Burmese Burials
The Burmese are very philosophical. They have no belief in another life; but they make the most of this one. They take everything very easily—everything but death; they hate to die. That is natural on the part of a people who enjoy life so thoroughly, and who live in such a pleasant, sunny land. I have seen a Burmese funeral train in a gale of merriment, but I have never seen a Burmese man or woman who was willing to die. They are not afraid of death; but they are unutterably saddened by it. The Burmese are a tender-hearted, affectionate race, and the most affecting deathbed parting I ever saw was between a Burmese man and his dying mother.
A Burmese village burns; the entire property—all the belongings of the inhabitants, are destroyed. The men set to work and build a theatre on the smouldering ruins; the women gather plantains from the nearest tree, until their silk tameins are full; the pretty Burmese children climb the trees and drop the yellow fruit down into their pretty mothers’ out-held garments; the men complete the impromptu theatre while the women roast the fruit. Then they eat, and wash their meal down with brook-water, with laughter, and with song; then they bathe their hands and lips in the nearest stream, which is sure not to be far away; then they have a theatrical performance; and so console themselves for the loss of their homes and their little earthly all. But, for the loss of a relative or a close friend they are never consoled. They grieve quietly—which is very un-Eastern—but they grieve persistently.
When a Burmese dies, messengers are at once sent to all his friends, no matter how far off those friends live. And all the friends hasten to bid farewell to the body, to arrange for the funeral, and to console—as best they may—the bereaved family. All the expenses of a Burmese funeral are met by voluntary gifts.

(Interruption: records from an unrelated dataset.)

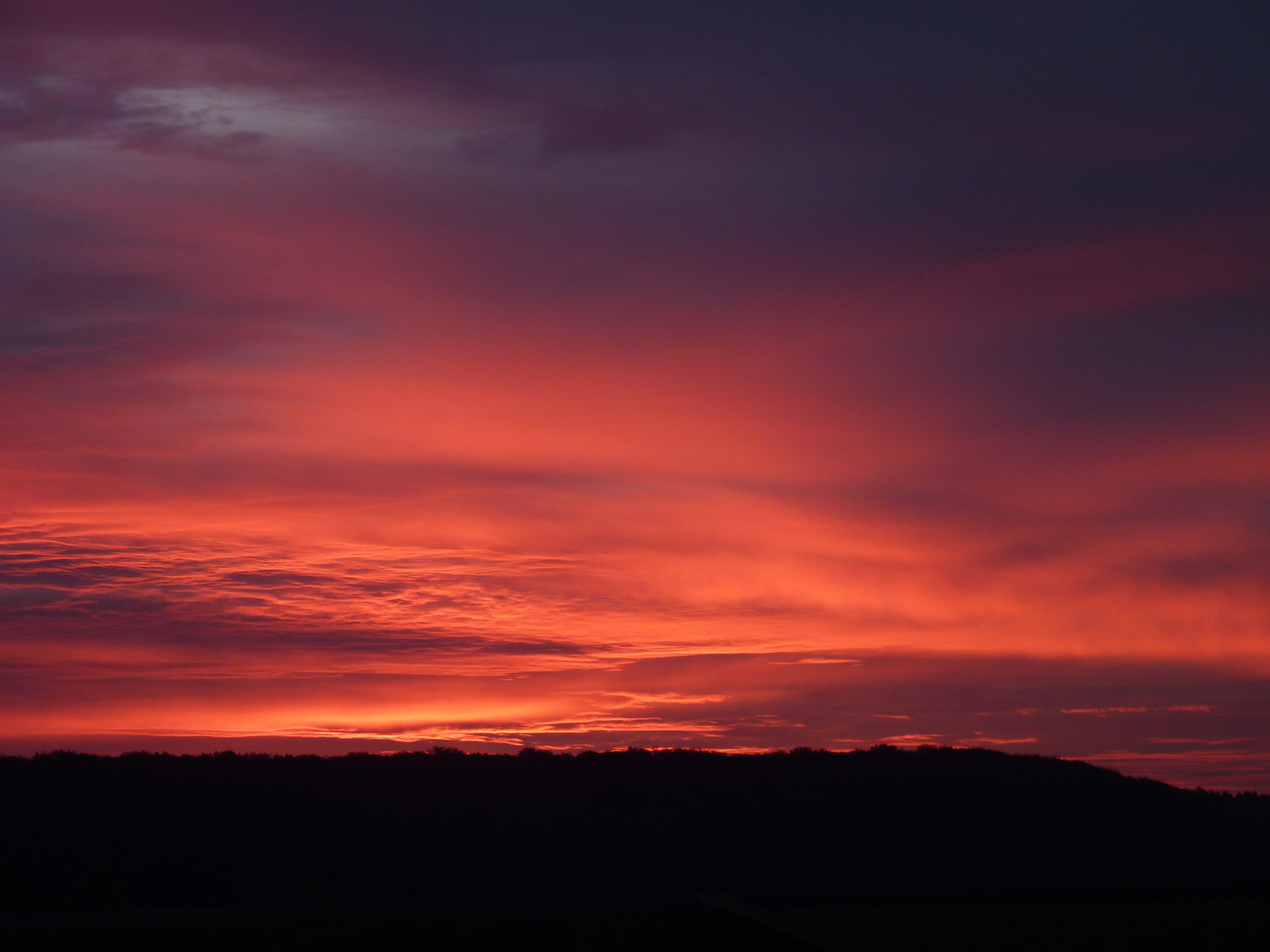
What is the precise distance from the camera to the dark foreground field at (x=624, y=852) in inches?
2133

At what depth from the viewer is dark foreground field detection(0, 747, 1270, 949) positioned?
178ft

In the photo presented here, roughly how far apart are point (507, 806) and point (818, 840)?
142 feet

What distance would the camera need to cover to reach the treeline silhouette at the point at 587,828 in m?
115

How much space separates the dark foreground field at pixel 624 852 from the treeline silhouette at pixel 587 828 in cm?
40

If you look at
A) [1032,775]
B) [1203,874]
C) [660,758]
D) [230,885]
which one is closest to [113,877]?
[230,885]

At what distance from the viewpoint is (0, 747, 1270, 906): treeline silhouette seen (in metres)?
115

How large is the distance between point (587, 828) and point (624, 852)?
7467 mm

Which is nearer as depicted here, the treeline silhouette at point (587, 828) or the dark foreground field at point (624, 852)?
the dark foreground field at point (624, 852)

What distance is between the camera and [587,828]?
151 metres

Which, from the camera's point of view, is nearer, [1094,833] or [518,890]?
[518,890]

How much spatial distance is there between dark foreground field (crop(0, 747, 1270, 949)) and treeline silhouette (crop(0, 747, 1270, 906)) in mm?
401

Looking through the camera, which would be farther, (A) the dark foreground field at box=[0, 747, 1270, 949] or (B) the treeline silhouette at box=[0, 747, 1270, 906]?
(B) the treeline silhouette at box=[0, 747, 1270, 906]

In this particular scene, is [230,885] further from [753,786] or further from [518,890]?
[753,786]

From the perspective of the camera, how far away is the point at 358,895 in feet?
365
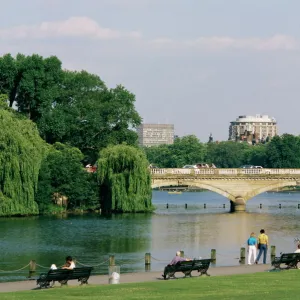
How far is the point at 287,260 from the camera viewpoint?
42.1 metres

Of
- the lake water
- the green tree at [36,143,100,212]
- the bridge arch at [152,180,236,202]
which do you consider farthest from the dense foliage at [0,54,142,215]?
the bridge arch at [152,180,236,202]

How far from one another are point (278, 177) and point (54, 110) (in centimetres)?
2371

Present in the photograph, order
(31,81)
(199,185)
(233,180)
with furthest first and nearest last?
1. (233,180)
2. (199,185)
3. (31,81)

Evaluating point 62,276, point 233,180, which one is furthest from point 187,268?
point 233,180

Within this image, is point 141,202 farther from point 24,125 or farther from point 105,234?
point 105,234

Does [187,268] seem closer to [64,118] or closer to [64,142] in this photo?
[64,118]

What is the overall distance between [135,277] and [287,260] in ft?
21.7

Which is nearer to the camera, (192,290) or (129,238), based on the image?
(192,290)

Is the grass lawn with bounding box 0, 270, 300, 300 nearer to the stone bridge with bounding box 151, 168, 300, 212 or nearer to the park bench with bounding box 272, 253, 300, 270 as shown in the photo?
the park bench with bounding box 272, 253, 300, 270

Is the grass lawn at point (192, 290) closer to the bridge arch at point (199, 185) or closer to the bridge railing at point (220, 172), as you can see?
the bridge arch at point (199, 185)

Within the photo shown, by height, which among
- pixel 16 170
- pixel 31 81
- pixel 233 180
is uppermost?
pixel 31 81

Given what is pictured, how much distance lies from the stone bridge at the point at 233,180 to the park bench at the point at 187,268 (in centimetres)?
5814

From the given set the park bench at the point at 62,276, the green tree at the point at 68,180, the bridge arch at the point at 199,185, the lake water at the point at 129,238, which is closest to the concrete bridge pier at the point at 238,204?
the bridge arch at the point at 199,185

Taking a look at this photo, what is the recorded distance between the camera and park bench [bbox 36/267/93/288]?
1415 inches
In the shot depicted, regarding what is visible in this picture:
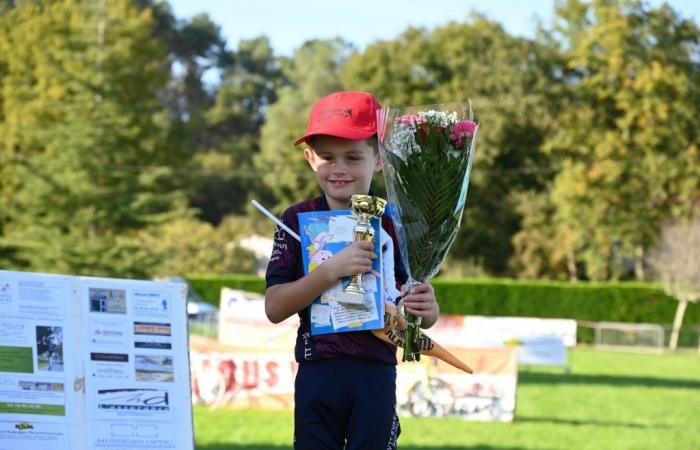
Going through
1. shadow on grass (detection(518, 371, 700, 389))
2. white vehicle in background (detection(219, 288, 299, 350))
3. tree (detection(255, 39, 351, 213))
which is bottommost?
shadow on grass (detection(518, 371, 700, 389))

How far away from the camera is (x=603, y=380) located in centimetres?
2120

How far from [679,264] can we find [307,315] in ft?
121

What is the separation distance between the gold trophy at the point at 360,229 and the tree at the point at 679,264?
34085 millimetres

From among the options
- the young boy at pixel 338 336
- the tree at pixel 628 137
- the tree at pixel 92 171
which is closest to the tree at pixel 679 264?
the tree at pixel 628 137

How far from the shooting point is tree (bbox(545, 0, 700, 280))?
46.0 m

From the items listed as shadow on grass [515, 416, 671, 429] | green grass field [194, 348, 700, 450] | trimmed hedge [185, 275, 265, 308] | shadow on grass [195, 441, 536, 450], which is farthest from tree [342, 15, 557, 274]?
shadow on grass [195, 441, 536, 450]

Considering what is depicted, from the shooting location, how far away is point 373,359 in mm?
4004

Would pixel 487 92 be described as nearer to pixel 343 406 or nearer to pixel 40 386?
pixel 40 386

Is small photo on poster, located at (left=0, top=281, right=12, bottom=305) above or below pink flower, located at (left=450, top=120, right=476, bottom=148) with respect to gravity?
below

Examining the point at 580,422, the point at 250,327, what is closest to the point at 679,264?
the point at 250,327

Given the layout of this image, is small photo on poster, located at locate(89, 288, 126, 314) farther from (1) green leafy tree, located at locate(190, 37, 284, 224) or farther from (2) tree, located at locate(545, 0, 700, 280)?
(1) green leafy tree, located at locate(190, 37, 284, 224)

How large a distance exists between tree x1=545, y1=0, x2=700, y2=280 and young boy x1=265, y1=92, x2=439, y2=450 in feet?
140

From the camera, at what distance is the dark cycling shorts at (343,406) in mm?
3967

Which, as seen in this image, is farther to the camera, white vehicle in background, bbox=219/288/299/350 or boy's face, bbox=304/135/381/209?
white vehicle in background, bbox=219/288/299/350
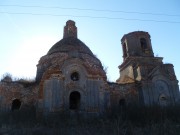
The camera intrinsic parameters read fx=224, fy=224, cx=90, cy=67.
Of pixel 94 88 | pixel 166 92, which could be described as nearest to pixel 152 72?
pixel 166 92

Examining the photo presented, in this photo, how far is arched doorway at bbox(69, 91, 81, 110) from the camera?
15336mm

I have often thought the Burmese the cleanest people on earth; certainly they are the cleanest people in the East. They wash their dead with great care, and several times. The last water used is scented. The Burmese do not believe in immortality, and yet, like all of us who are disbelievers, in whatever part of the world we live, they fight their own unbelief, and, when death touches their near and dear, they indulge their hurt hearts with many a little ceremony inconsistent with their scepticism. For instance, they place in the mouth of their dead a little coin called “ferry hire.” They believe, or try to believe, that death is a river, and that the waterman requires pay. How the superstitions of the world repeat themselves! How the Greek imagination dominates the imaginations of all the gentler peoples.
The body is placed on an uncovered bier, which is laid just out of the house door. There it remains for three days; but it is never left alone. Then the body is laid in the coffin. The priests, looking very like copper-coloured Capuchins, come to conduct the dead to its last resting place.
PAGODA NEAR MANDALAY. Page 88.
The funeral procession, unlike those of any other Eastern people, is formed largely of vehicles. The Burmese carts are very odd, and are fittingly picturesque adjuncts to the most graphically beautiful landscape in Asia. The carts are drawn by great, handsome oxen. They have two immense wheels, and an indescribable top. The back of the cart is curved. The Burmese perch themselves on the seat of their native vehicles in some mysterious way.